- Article
====

Experts point out that cyber and tech professionals who study generative and agentic AI technologies and understand how these technologies can be integrated into an organization’s overall infrastructure and security strategy can find themselves with job opportunities even as budgets and spending remain uncertain heading into the new year.
The question is: Where should cyber pros begin to learn how to incorporate AI into their organization’s security workflows? The National Institute of Standards and Technology (NIST) is offering guidance through the recent draft publication of its Cybersecurity Framework Profile for Artificial Intelligence.
Released at the end of December 2025, the Cybersecurity Framework Profile for Artificial Intelligence (NISTIR 8596) offers cyber and tech professionals guidelines and tips for incorporating the NIST Cybersecurity Framework (CSF 2.0) into their plans to securely adopt AI technologies within their organizations.
The goal of this NIST profile is to help cyber professionals and their organizations think strategically about how to adopt AI while addressing emerging risks that stem from rapid technology advances.
While only a draft, the Cybersecurity Framework Profile for Artificial Intelligence breaks down AI into three specific categories:
- Securing AI systems: identifying cybersecurity challenges when integrating AI into organizational ecosystems and infrastructure
- Conducting AI-enabled cyber defense: identifying opportunities to use AI to enhance cybersecurity, and understanding challenges when leveraging AI to support defensive operations
- Thwarting AI-enabled cyberattacks: building resilience to protect against new AI-enabled threats
“The three focus areas reflect the fact that AI is entering organizations’ awareness in different ways,” Barbara Cuthill, one of the profile’s authors, noted in a statement. “But ultimately, every organization will have to deal with all three.”
The profile itself remains a work in progress, as NIST, part of the U.S. Department of Commerce, continues to gather additional comments and will release a further draft later this year. Still, experts note that the document offers CISOs and cybersecurity and technology professionals a roadmap to examine AI during a time of change and uncertainty, helping organizations incorporate the technology and minimize security risks.
In many ways, the document demonstrates that AI adoption must include buy-in throughout the entire organization, said Morey Haber, chief security advisor at BeyondTrust.
“From an executive perspective, the Cybersecurity Framework Profile for Artificial Intelligence clarifies that AI security is not solved by tools alone. It requires new personnel, organizational maturity, and operating models that blend cybersecurity, data science, legal oversight, and engineering accountability,” Haber told Dice.
“AI risk lives at the intersection of technology, autonomy, and trust, which means traditional siloed teams are structurally insufficient,” he added. “AI represents a new form of technology middleware, and traditional silos need to work together, more than ever before, in order for secure-by-design AI computing to actually be achieved.”
For cybersecurity professionals seeking to understand how AI is affecting their current jobs and potential career prospects, the NIST profile provides a guide for assessing risk and ensuring the secure use of these technologies throughout an organization.
How Cyber Pros Should Understand AI and Cybersecurity
Over several years, NIST has released multiple documents and papers concerning AI and cybersecurity. A 2024 paper, for example, detailed security and privacy issues organizations face when deploying AI and machine learning, including several scenarios that make these technologies vulnerable to attack.
The long-standing NIST Cybersecurity Framework also remains an industry standard.

====

- Objective
Write out everything in the article from "Released at the" down to "rapid technology advances.", substituting "fast-moving technological change" for "rapid technology advances".

[Rows from a box-labeling dataset]

====

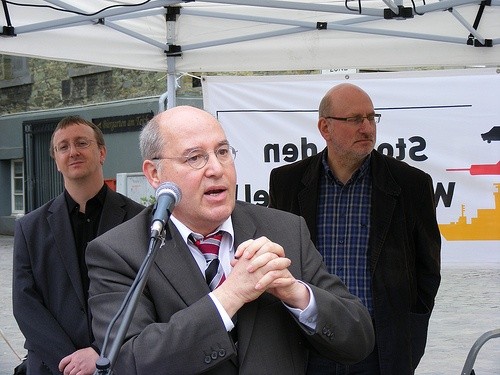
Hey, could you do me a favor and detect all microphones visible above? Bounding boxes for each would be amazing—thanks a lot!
[149,182,182,242]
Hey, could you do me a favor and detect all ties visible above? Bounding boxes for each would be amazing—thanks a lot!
[187,230,226,292]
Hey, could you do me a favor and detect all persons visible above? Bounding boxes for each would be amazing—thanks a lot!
[268,83,442,375]
[12,116,147,375]
[85,105,375,374]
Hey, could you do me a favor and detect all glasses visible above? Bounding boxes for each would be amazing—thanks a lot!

====

- Result of the exercise
Released at the end of December 2025, the Cybersecurity Framework Profile for Artificial Intelligence (NISTIR 8596) offers cyber and tech professionals guidelines and tips for incorporating the NIST Cybersecurity Framework (CSF 2.0) into their plans to securely adopt AI technologies within their organizations.
The goal of this NIST profile is to help cyber professionals and their organizations think strategically about how to adopt AI while addressing emerging risks that stem from fast-moving technological change.